Artistas e intelectuais de São Paulo e do Rio de Janeiro, tendo Graça Aranha à frente, organizavam a Semana, prevista para se realizar em fevereiro de 1922. Uma exposição de artes plásticas - organizada por Di Cavalcanti e Rubens Borba de Morais, com a colaboração de Ronald de Carvalho, no Rio - acompanharia as demais atividades previstas. Graça Aranha, sob aplausos e vaias abriu o evento, com sua conferência inaugural "A Emoção Estética na Arte Moderna". Anunciava "coleções de disparates" como "aquele Gênio supliciado, aquele homem amarelo, aquele carnaval alucinante, aquela paisagem invertida" (temas da exposição plástica da semana), além de "uma poesia liberta, uma música extravagante, mas transcendente" que iriam "revoltar aqueles que reagem movidos pelas forças do Passado."

Mário de Andrade, com suas conferências, leituras de poemas e publicações em jornais foi uma das personalidades mais ativas da Semana. Oswald de Andrade talvez fosse um dos artistas que melhor representavam o clima de ruptura que o evento procurava criar. Manuel Bandeira, mesmo distante, provocou inúmeras reações de agrado e de ódio devido a seu poema "Os Sapos", que fazia uma sátira do Parnasianismo, lido durante o evento.

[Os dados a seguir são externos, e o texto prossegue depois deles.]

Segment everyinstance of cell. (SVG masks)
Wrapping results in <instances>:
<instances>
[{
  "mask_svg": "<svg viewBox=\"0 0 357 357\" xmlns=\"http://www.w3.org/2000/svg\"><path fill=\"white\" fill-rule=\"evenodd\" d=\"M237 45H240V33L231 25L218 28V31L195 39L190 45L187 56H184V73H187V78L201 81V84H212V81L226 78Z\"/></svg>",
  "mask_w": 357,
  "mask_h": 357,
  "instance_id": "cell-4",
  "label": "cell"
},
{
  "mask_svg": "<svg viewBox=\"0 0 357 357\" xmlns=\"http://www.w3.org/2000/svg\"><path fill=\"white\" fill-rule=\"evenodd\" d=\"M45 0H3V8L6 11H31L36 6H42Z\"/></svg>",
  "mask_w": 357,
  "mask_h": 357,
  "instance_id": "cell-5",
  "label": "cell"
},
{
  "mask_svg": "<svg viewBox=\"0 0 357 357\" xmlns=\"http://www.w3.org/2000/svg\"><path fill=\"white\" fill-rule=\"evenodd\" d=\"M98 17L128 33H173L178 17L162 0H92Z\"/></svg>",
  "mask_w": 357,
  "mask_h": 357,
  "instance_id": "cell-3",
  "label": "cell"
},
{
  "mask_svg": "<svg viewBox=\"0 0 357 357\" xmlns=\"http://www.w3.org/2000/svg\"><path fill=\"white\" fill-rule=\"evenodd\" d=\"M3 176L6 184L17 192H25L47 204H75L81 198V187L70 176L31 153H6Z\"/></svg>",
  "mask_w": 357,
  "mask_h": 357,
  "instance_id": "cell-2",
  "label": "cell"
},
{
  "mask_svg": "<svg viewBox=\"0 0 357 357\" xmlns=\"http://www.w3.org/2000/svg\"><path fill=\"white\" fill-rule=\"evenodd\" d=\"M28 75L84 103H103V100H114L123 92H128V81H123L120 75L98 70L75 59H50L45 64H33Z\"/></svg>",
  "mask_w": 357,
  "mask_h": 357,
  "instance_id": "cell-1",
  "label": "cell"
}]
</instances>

Entretanto, acredita-se que a Semana de Arte Moderna não tenha tido originalmente o alcance e amplitude que posteriormente foram atribuídos ao evento. A exposição de arte, por exemplo, parece não ter sido coberta pela imprensa da época. Somente teve nota publicada por participantes da Semana que trabalhavam em jornais como Mário de Andrade, Menotti del Picchia e Graça Aranha (justamente os três conferencistas, cujas idéias causaram grande alarde na imprensa).

Yan de Almeida Prado, em 72, chegou mesmo a declarar que" a Semana de Arte Moderna pouca ou nenhuma ação desenvolveu no mundo das artes e da literatura", atribuindo a fama dos sete dias aos esforços de Mário e Oswald de Andrade.

Além disso, discute-se o "modernismo" das obras de artes plásticas, por exemplo, que apresentavam várias tendências distintas e talvez não tivessem tantos elementos de ruptura quanto seus autores e os idealizadores da Semana pretendiam. Houve ainda bastante confusão estilística e estrangeirismos contrários aos ideais da amostra, como demonstram títulos como "Sapho", de Brecheret, "Café Turco", de Di Cavalcanti, "Natureza Dadaísta", de Ferrignac, "Impressão Divisionista", de Malfatti ou "Cubismo" de Vicente do Rego Monteiro.

Logo após a realização da Semana, alguns artistas fundamentais que dela participaram acabam voltando para a Europa (ou indo lá pela primeira vez, no caso de Di Cavalcanti), dificultando a continuidade do processo que se iniciara. Por outro lado, outros artistas igualmente importantes chegavam após estudos no continente, como Tarsila do Amaral, um dos grandes pilares do Modernismo Brasileiro.

Não resta dúvida, porém, que a Semana integrou grandes personalidades da cultura na época e pode ser considerada importante marco do Modernismo Brasileiro, com sua intenção nitidamente anti-acadêmica e introdução do país nas questões do século. A própria tentativa de estabelecer uma arte brasileira, livre da mera repetição de fórmulas européias foi de extrema importância para a cultura nacional e a iniciativa da Semana, uma das pioneiras nesse sentido.